### Objetivo del ejercicio:
Copia, por favor, sin ningún cambio las filas que van desde la que contiene "How far from the photograph's" hasta la última fila, ambas incluidas.

### Material de trabajo:
"""
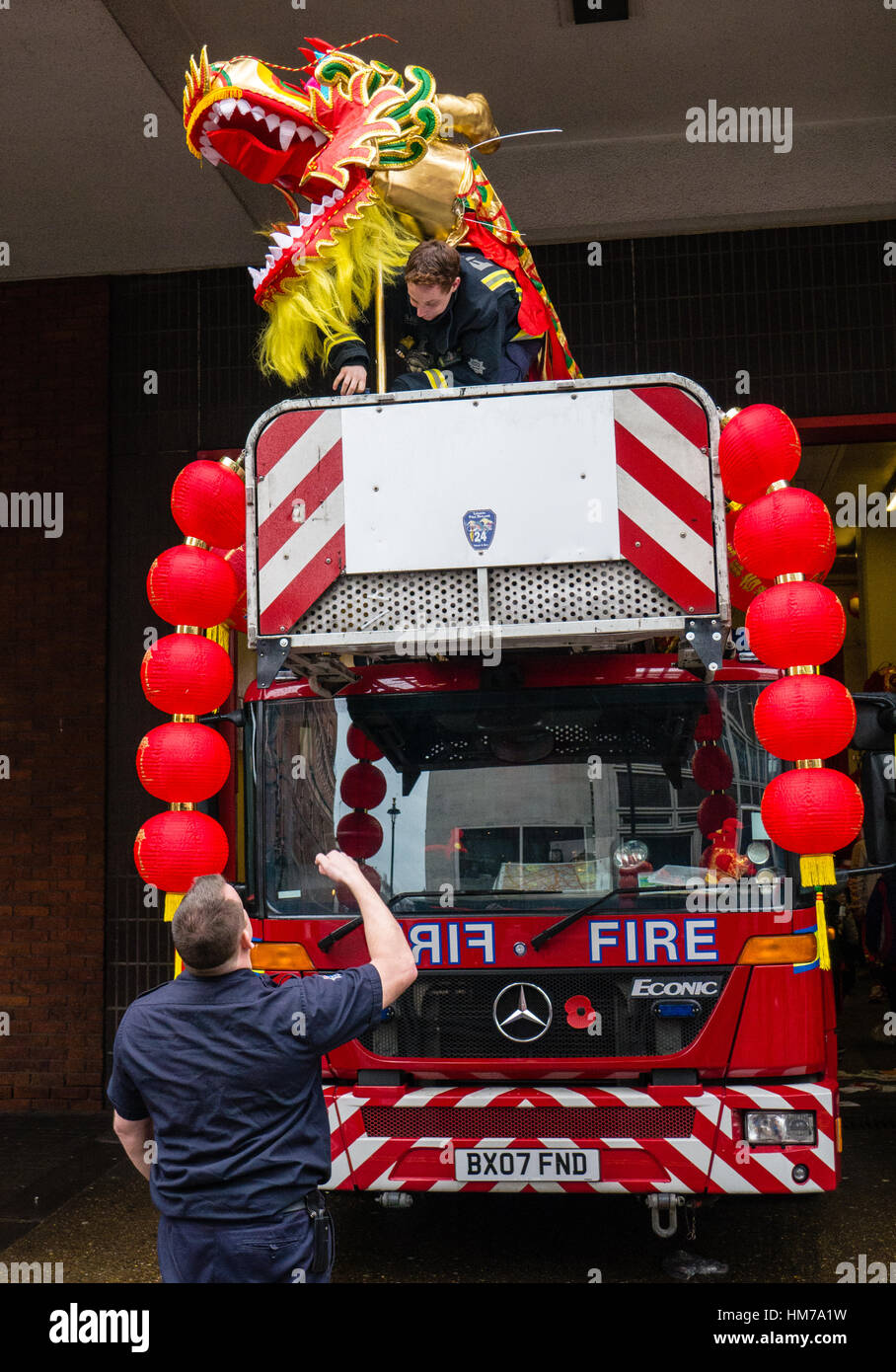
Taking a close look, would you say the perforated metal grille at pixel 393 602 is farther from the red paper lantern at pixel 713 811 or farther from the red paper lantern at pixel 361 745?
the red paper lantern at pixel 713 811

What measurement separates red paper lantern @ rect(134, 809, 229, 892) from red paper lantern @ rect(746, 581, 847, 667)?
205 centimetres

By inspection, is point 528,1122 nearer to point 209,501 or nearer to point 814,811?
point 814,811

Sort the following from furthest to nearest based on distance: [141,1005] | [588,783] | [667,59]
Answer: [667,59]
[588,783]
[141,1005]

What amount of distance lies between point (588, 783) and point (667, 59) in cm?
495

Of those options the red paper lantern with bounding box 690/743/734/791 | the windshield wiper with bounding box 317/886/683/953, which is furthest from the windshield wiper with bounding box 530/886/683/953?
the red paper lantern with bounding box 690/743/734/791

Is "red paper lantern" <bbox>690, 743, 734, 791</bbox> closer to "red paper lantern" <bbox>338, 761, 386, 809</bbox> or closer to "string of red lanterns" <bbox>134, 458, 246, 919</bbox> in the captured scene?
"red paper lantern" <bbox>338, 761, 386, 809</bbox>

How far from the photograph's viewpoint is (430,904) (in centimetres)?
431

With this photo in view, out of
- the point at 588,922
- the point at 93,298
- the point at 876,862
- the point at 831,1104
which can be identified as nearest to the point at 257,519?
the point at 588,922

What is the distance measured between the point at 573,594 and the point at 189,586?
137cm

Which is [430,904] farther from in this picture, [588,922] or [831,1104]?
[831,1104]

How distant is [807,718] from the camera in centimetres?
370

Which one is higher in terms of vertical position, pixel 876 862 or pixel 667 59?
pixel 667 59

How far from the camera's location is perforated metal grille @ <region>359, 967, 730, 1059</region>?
"""
### Respuesta:
How far from the photograph's viewpoint is (430,904) (in centimetres)?
431

With this photo in view, out of
- the point at 588,922
- the point at 93,298
- the point at 876,862
- the point at 831,1104
which can be identified as nearest to the point at 257,519?
the point at 588,922

What is the distance measured between the point at 573,594 and the point at 189,586?
137cm

Which is [430,904] farther from in this picture, [588,922] or [831,1104]?
[831,1104]

How distant is [807,718] from the camera in centimetres?
370

Which one is higher in terms of vertical position, pixel 876 862 or pixel 667 59?
pixel 667 59

How far from the camera's location is perforated metal grille @ <region>359, 967, 730, 1059</region>?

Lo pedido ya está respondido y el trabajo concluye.